Tue, 26 Jun 2001

Palestinian Said proposes binational state

By Wafa Amr

JERUSALEM (Reuters): Palestinian-American intellectual Edward Said believes the only long-term solution to the bloody Palestinian-Israeli conflict would be to form a federal union between a future Palestinian state and Israel.

"I don't think it's a viable solution now, but I think in the long run ... it's the only solution that seems to take into account the reality of the two peoples who basically claim the same land," Said told Reuters in an interview in Jerusalem.

He said that, before the union, a Palestinian state must be established on all lands occupied by Israel in the 1967 war.

"A binational state, a federal union seems to me the only reasonable solution for the Israelis, who cannot continue to live in this part of the world basically as an occupying, bullying, aggressive force which is the language of (Israeli Prime Minister Ariel) Sharon and all those who preceded him."

Nearly 600 people have been killed in fighting since the Palestinians erupted in revolt against Israeli occupation last September after overall peace talks stalled. Each side blames the other for the violence.

Said, a Palestinian refugee who lives in the United States, is professor of English and Comparative Literature at Columbia University. He is author of 17 political and cultural books.

Said said it was in Israel's interest to accept the binational state solution and live in the region with tolerance and understanding.
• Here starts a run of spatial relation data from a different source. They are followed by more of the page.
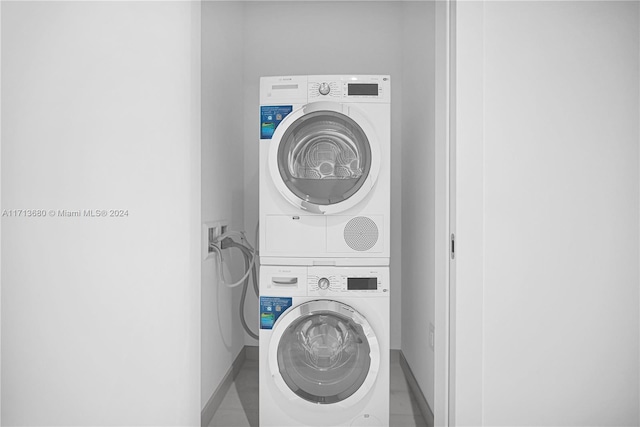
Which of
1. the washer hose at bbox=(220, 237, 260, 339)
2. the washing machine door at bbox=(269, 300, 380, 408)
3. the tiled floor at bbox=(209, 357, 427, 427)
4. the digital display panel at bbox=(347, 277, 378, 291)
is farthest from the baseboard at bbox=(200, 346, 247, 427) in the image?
the digital display panel at bbox=(347, 277, 378, 291)

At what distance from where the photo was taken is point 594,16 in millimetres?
1564

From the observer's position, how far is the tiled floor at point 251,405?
2059 millimetres

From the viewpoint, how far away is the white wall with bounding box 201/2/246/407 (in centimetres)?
200

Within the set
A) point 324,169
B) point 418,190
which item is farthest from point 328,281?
point 418,190

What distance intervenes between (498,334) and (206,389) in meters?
1.33

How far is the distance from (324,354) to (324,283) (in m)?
0.32

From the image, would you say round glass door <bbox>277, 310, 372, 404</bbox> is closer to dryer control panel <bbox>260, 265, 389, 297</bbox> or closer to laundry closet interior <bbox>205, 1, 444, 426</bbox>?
dryer control panel <bbox>260, 265, 389, 297</bbox>

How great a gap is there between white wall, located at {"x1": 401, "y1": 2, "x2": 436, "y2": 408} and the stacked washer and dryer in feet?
0.87

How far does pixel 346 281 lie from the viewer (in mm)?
1854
In 10 years' time, he said, Palestinians would achieve demographic parity with Israelis, and Israelis were already a minority in a region of over 280 million Arabs.

"I mean they're not any more secure now than they were 53 years ago, in fact they're getting less secure, so I think they have to take the lead at some point in some way other than this military thing which destroys the prospects of a decent future for them and for us," he said.

Yossi Beilin, an Israeli negotiator and one of the architects of the 1993 PLO-Israel peace deals, told Israel's Ha'aretz newspaper in an interview he is genuinely worried about the time when the Jews become a minority on the West side of the Jordan River.

"We are just a few years from it, less than a decade -- that is what constantly preoccupies me," Beilin said.

"Because if that day comes and we don't have a border, if on that day there is no Palestinian state on the other side of a border, all hell will break lose here. So what I'm saying is that a Palestinian state is a lifebelt of the Jewish state," he added.

Said said Israel's use of excessive force and its tightening of blockades on Palestinian areas since the Intifada (uprising) began was suicidal and had to end.

"This is the kind of warfare that really disappeared in the 20th century ... This is much worse than South Africa under apartheid, much worse. They never had whole townships isolated and closed off, they never had air force attacks against villages and towns," he said.

Israel, citing security concerns, has tightened a blockade of Palestinian areas, severely restricting the movement of goods and people and crippling the already ailing Palestinian economy. Palestinians say closures are collective punishment.

For Said, violence was not the way to end the conflict. Instead Palestinians should adopt a strategy of making the Israelis understand how to live with them as equals, "not as a superior force, like Sharon".

Said believes that this Intifada (uprising) "should be thought of as an education for Israelis that they can't do what they want, and for the Palestinians that there's a limit to what they can do now.

"I think the next step is not more bombs but simply cultural confrontation, leaflets in the Israeli market place saying this is what your people do with facts and figures and pictures."

He said it was more effective to throw a leaflet at a tank, or go inside Israel and "instead of blowing up a civilian bus which is criminal, bring a barrel full of paper which says this is what you're doing and we are ready to talk peacefully and on the basis of equality".

Said, always critical of Palestinian President Yasser Arafat and the Palestine Liberation Organization's policies, said it was time the Palestinians had a new, moderate leadership that knows how the world works.

Said has been critical of the Oslo accords which he says were Palestinian capitulation to Israel. He said the Palestinian Authority did not have popular backing for Oslo.

"What did they (Palestinian leadership) do the last eight years after Oslo? They imprisoned us, that's what they did and they gave the Israelis the key. They want to do it again, so unfortunately we have to go through it one more time, twice more, three times, and in the end they'll give up," Said said.

The solution, he said, was to form an effective campaign to stop American blind financial aid to Israel.

Israel was committing atrocities against Palestinians with the permission of the United States and the American people, he said. "This is because of the absence of an Arab campaign, but it's not just Arabs now.

"Many different elements (in the U.S.) are now beginning to congregate around the issue of the Palestinians and Israelis, this campaign is beginning. It's now quite evident throughout the country."